The emergency order was handed down as three lawsuits came to a head with hours to spare before Illinois’ first dispensary lotteries were to be conducted. The stay on awarding licenses is part of a long running lawsuit, Wah v. IDFPR, and was a response to Illinois cannabis regulators sending out final dispensary license scores Wednesday afternoon, say court filings.
The order, from Judge Moshe Jacobius, applies to both today’s Qualifying Applicant Lottery and the Social Equity Justice Involved Lottery scheduled for August 5. The Wah v. IDFPR case, filed by a group of social equity dispensary applicants, charges that the veteran’s bonus points tallied in the dispensary application scoring process creates a special class of applicants, which is illegal under the Illinois constitution.
Meanwhile, bowing to growing public pressure, a federal lawsuit filed by Michigan-based cannabis company Sozo Health, was dropped Tuesday, hours before a judge was to rule on whether or not to stall today’s scheduled Illinois dispensary lottery.

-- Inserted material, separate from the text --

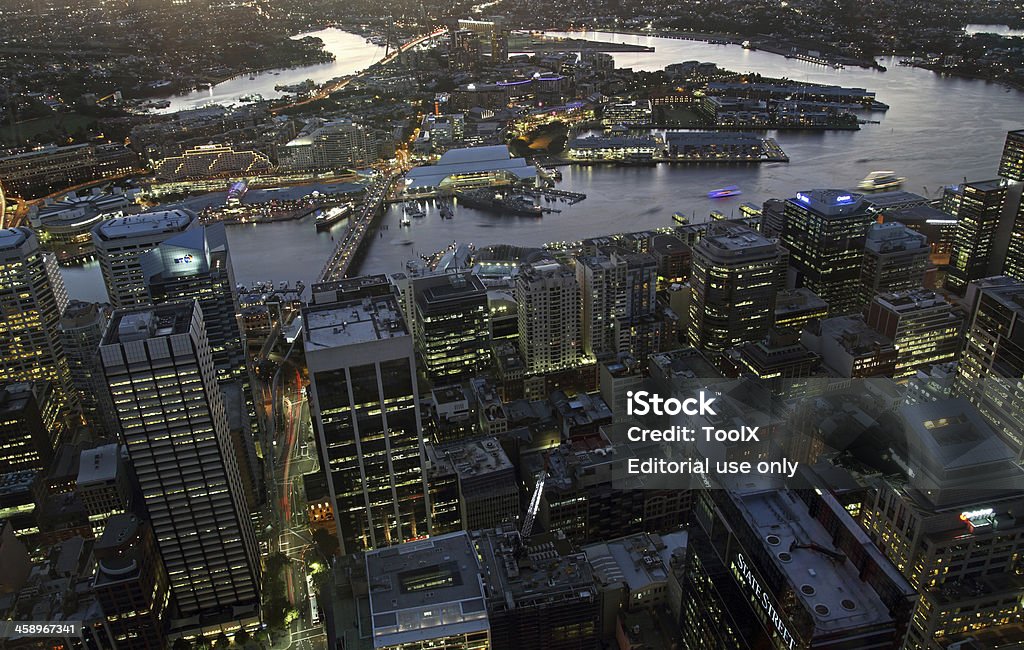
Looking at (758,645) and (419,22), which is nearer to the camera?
(758,645)

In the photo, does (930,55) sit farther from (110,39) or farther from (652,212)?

And then also on Wednesday afternoon, an unrelated lawsuit in Cook County Circuit Court demanding a temporary restraining order (TRO) filed by dispensary applicants Hempathy LLC, Truerb LLC, and Leafsie LLC, was denied a TRO and stayed until December by a judge.
The federal lawsuit filed by Sozo Health in the Illinois Northern District claimed the law creating the lotteries violated the federal Constitution’s commerce clause because it bars non-Illinois residents from receiving certain licenses.
The Cook County case, Hempathy v. IDFPR, claims that the three companies attempted to cure problems with the applications during the deficiency process, but their logins to a contractor-managed website did not work, and that their emailed requests for assistance to the Illinois Department of Financial and Professional Regulation (IDFPR) went unanswered. Attorneys for the State of Illinois argued that because it was a computer “glitch”, a TRO is not warranted, and a remedy should be sought after the lottery is conducted.
The Sozo lawsuit drew a great deal of attention on social media this week and on Tuesday morning, a group of cannabis equity advocates held a press conference in front of the Everett Dirksen Federal Courthouse in downtown Chicago. The advocates’ presser focused less on the legal merits of Sozo’s case, and more painting Sozo as an outsider mucking up a good thing.
“We cannot have these carpetbaggers come into Illinois that are not serious about diversity, that will blatantly lie about diversity and inclusion efforts,” said Chicago NORML executive director Edie Moore, after claiming Sozo has not participated in diversity outreach efforts sponsored by her group. “They don’t want to see true racial social equity.”Sozo’s complaint, which focused on the fact that out-of-state applicants are not allowed to participate in some of the lotteries, has had a track record of success with similar suits in other states, including cases in Missouri, Detroit, Michigan, and Portland, Maine.